I think Rust is in an interesting position here. On the one hand, running things concurrently absolutely does take deliberate effort on the programmer's part. (As it does with threads or goroutines.) But on the other hand, we have the borrow checker and its strict aliasing rules watching our back when we do choose to put in that effort. Writing any sort of Rust program comes with cognitive overhead to keep the aliasing and mutation details straight. But since we pay that overhead either way (for better or worse), the additional complexity of making things parallel or concurrent is actually a lot less.
> At the function level, adding a single i/o call to a previously synchronous function changes its signature, its return type, and its calling convention. Every caller must be updated, and their callers must be updated.
This is part of the original function coloring story in JS ("you can only call a red function from within another red function") that I think gets over-applied to other languages. You absolutely can call an async function from a regular function in Rust, by spinning up a runtime and using `block_on` or similar. You can also call a regular function from an async function by using `spawn_blocking` or similar. It's not wonderful style to cross back and forth across that boundary all the time, and it's not free either. (Tokio can also get mad at you if you nest runtimes within one another on the same thread.) But in general you don't need to refactor your whole codebase the first time you run into a mismatch here.
Java has this too.
Sure, it comes with its own issues like large stacks (10k copy of nearly the same stack?) and I predict a memory coloring in the future (stack variables or even whole frames that can opt out from being copied across virtual threads).

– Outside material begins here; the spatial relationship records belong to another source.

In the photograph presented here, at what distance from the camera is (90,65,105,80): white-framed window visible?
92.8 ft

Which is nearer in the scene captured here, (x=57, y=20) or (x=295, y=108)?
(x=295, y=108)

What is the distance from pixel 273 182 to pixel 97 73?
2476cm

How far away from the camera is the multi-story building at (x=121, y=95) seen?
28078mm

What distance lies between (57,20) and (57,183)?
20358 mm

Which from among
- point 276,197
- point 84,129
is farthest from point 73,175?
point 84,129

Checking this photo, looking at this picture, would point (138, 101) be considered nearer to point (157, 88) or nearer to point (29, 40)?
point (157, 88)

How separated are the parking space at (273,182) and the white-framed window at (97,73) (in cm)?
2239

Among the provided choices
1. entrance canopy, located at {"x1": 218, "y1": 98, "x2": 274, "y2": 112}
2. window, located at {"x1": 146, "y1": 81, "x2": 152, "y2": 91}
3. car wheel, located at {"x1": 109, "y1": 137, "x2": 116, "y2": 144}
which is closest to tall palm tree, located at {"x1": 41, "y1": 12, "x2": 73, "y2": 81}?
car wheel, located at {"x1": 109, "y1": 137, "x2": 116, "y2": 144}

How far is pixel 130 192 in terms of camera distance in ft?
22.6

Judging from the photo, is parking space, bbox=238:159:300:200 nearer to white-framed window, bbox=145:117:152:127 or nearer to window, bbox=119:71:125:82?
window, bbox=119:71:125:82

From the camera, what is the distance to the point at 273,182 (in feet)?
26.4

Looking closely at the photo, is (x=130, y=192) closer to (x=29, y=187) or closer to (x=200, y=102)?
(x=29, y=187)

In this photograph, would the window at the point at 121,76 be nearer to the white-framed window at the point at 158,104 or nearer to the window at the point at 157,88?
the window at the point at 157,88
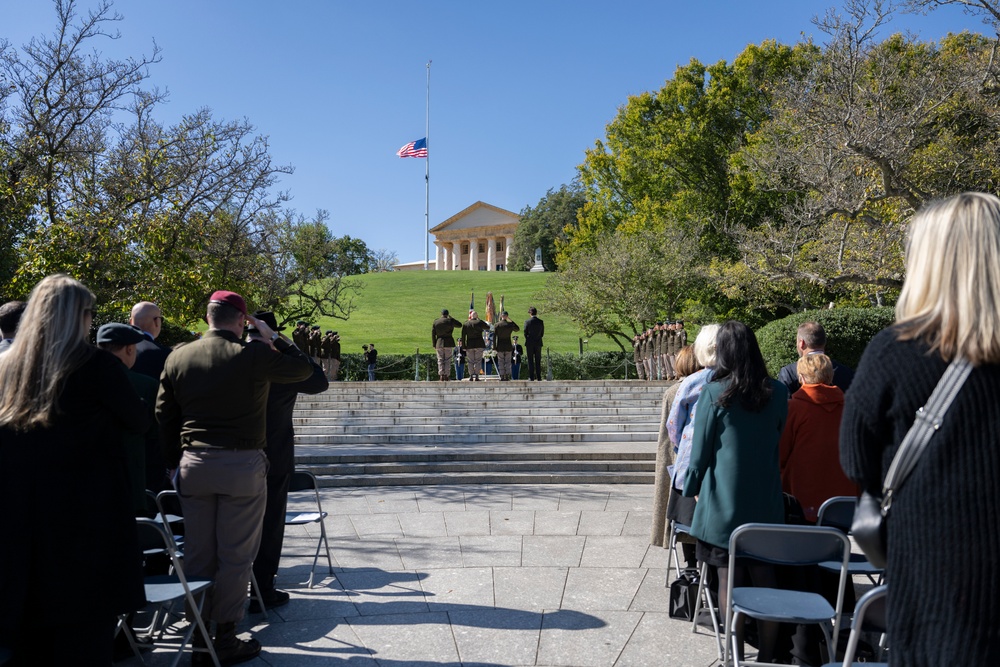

Don't get me started on how you need to move "blocking" work to separate thread pools, including any work that has the potential to take some CPU time, not even necessarily IO. I get it, but it's another significant papercut, and your tail latency can be destroyed if you missed even one CPU-bound algorithm.
These may have been the right choices for Rust specifically, but they impair quality of life way too much in the course of normal work. A few years ago, I had hope this would all trend down, but instead it seems to have asymptoted to a miserable plateau.
This isn't true at all. The Send+Sync+'static is basically the limitation of tokio::spawn
https://emschwartz.me/async-rust-can-be-a-pleasure-to-work-w...
Change the executor, and the bound changes.
what bother me the most, is that aside from async, I _really_ do like the language and appreciate what its trying to do. otherwise I would just turn away from the whole mess. this just landed really badly.
It's 2026 and I'm starting to hate the internet.